Who are “the most fully, crucially adaptive human beings around”? And what does this finding mean for Change Management?
October 6, 2011, 8:18 pm
Filed under: - Change Execution
, - Innovation
, - Leadership
, - Organization Change Management
, - People Change Management
, - Strategy Execution
| Tags: Adoption
Seeing as the real punch line is why, let’s get the answer on the table: teenagers. That’s right.
Let’s face it – we were all teenagers once so we should be able to relate to this. The October 2011 issue of National Geographic explores “Teenage Brains – Beautiful Brains” and got me thinking – not only about my own teenage years and those of my sons, but also why some people are more open to change than others. This particular article considers a phase of human development from roughly 15 – 25 years old and sheds light on the importance of physiology and brain science, in understanding adaptability.
The core of the neuroscience is this (stay with it, it is foundational information):
“…the brain’s axons—the long nerve fibers that neurons use to send signals to other neurons—become gradually more insulated with a fatty substance called myelin (the brain’s white matter), eventually boosting the axons’ transmission speed up to a hundred times. Meanwhile, dendrites, the branchlike extensions that neurons use to receive signals from nearby axons, grow twiggier, and the most heavily used synapses—the little chemical junctures across which axons and dendrites pass notes—grow richer and stronger. At the same time, synapses that see little use begin to wither. This synaptic pruning, as it is called, causes the brain’s cortex—the outer layer of gray matter where we do much of our conscious and complicated thinking—to become thinner but more efficient.

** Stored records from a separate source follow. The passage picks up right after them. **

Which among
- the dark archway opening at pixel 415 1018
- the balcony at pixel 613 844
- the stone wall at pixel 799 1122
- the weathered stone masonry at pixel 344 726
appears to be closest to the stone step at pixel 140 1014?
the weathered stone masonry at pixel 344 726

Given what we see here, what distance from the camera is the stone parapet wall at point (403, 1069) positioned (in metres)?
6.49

Taken together, these changes make the entire brain a much faster and more sophisticated organ.”
Which adds up to this:
“The resulting account of the adolescent brain—call it the adaptive-adolescent story—casts the teen less as a rough draft than as an exquisitely sensitive, highly adaptable creature wired almost perfectly for the job of moving from the safety of home into the complicated world outside.”

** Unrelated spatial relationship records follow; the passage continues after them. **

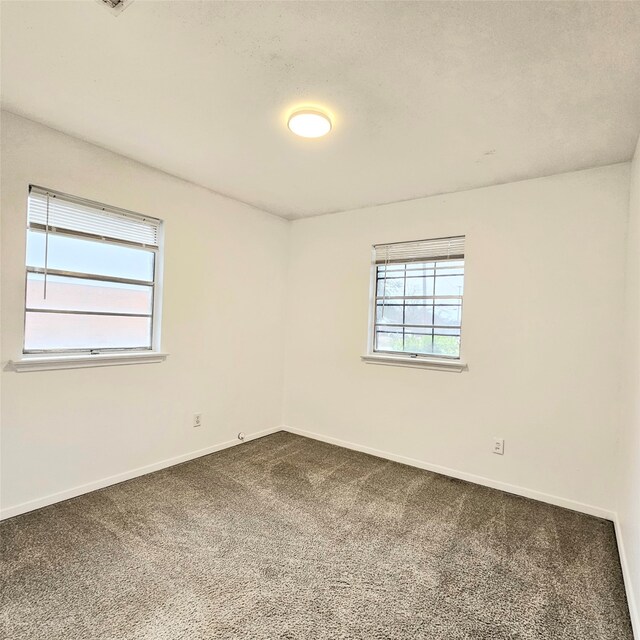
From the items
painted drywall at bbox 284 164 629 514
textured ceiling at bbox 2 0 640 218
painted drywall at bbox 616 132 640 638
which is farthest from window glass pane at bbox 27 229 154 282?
painted drywall at bbox 616 132 640 638

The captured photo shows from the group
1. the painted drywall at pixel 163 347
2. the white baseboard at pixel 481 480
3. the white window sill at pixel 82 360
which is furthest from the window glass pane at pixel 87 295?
the white baseboard at pixel 481 480

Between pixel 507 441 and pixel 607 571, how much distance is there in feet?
3.44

“”This makes the period when a brain area lays down myelin a sort of crucial period of learning—the wiring is getting upgraded, but once that’s done, it’s harder to change.”” Quote from Douglas Fields, an NIH neuroscientist who has spent years studying myelin.

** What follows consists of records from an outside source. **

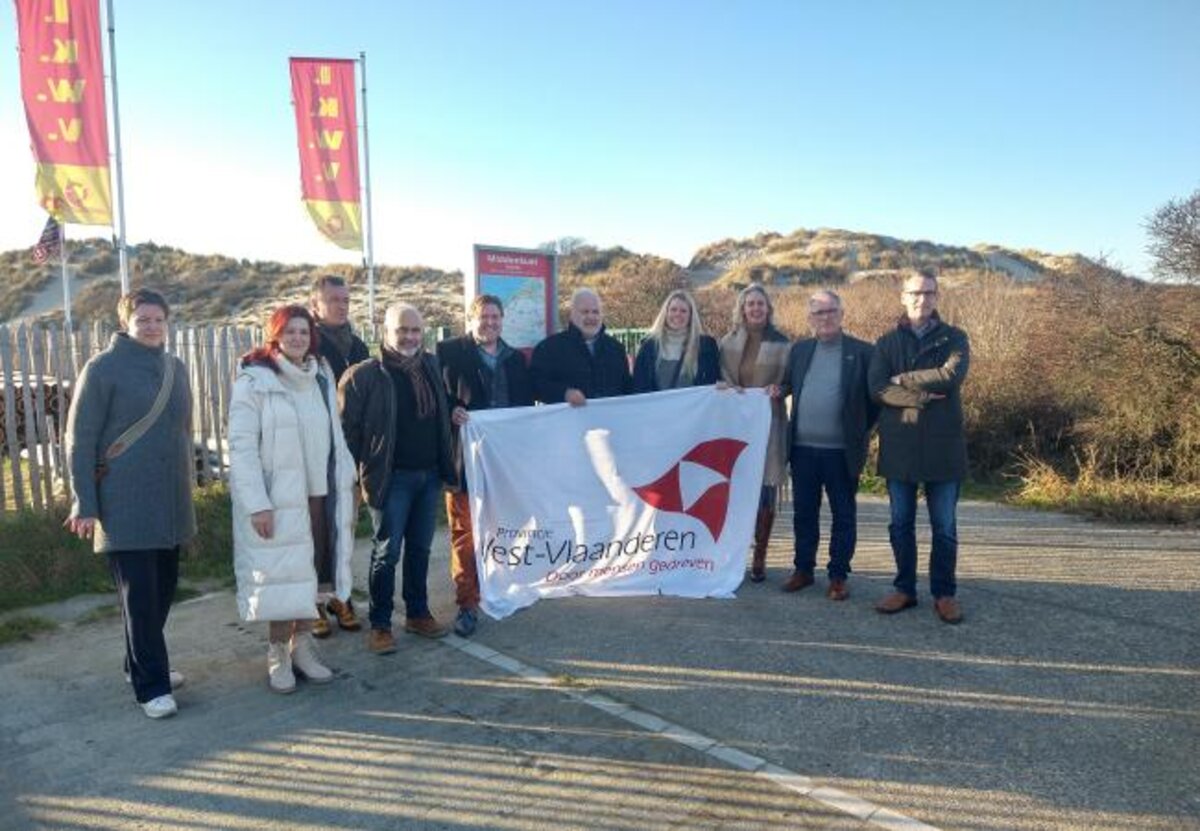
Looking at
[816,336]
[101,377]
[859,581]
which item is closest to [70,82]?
[101,377]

So … “once that is done” (the laying down of myelin which solidifies learning) … “it’s harder to change”. So there it is – in science: it is harder for adults over 25 to change than it is for ‘youth’.
Many “ah has” jumped out of this article for me, including:
- a deeper respect for neural imaging scans and the intensive analytics of researchers
- a deeper understanding of why adolescents are so much more physiologically open to change (defined in those years as excitement, novelty, risk and the company of peers) than mature adults
- an appreciation for the benefits of including youth, in a balanced way, in: politics, communities and even organizational planning
It also struck me that understanding a generation (X, Y, Boomer or whatever) is a dynamic and moving target. And, for example, as we consider change communications in our organizations we will be well advised to take this into account. Consider change communications for call centers where the agents are often in this age grouping, according to this research they will respond differently than their supervisors, managers, and directors purely based on their age (brain development).
There are a lot of dimensions in “in flight” initiatives as organizations undertake transformation and some practitioners might retreat from this complexity to accommodate their own (or sponsor’s) needs for speed and simplicity. However, the real competitive opportunity comes from leaning into this, from embracing and understanding the science of how we change.
Likewise, we have a tendency to ignore brain physiology when we talk about leadership, strategic planning, critical thinking, analysis, decision making, communications and even interpersonal diplomacy – in fact, when considering any business function. Perhaps in much the same way we treat our cars – we get in and drive. Perhaps we should think more like pilots who, with 50+ lives in their hands (including their own), run through a comprehensive checklist before, during and after every flight. What if we were all more attentive to our own ‘vehicles’ and those in our ‘fleet’?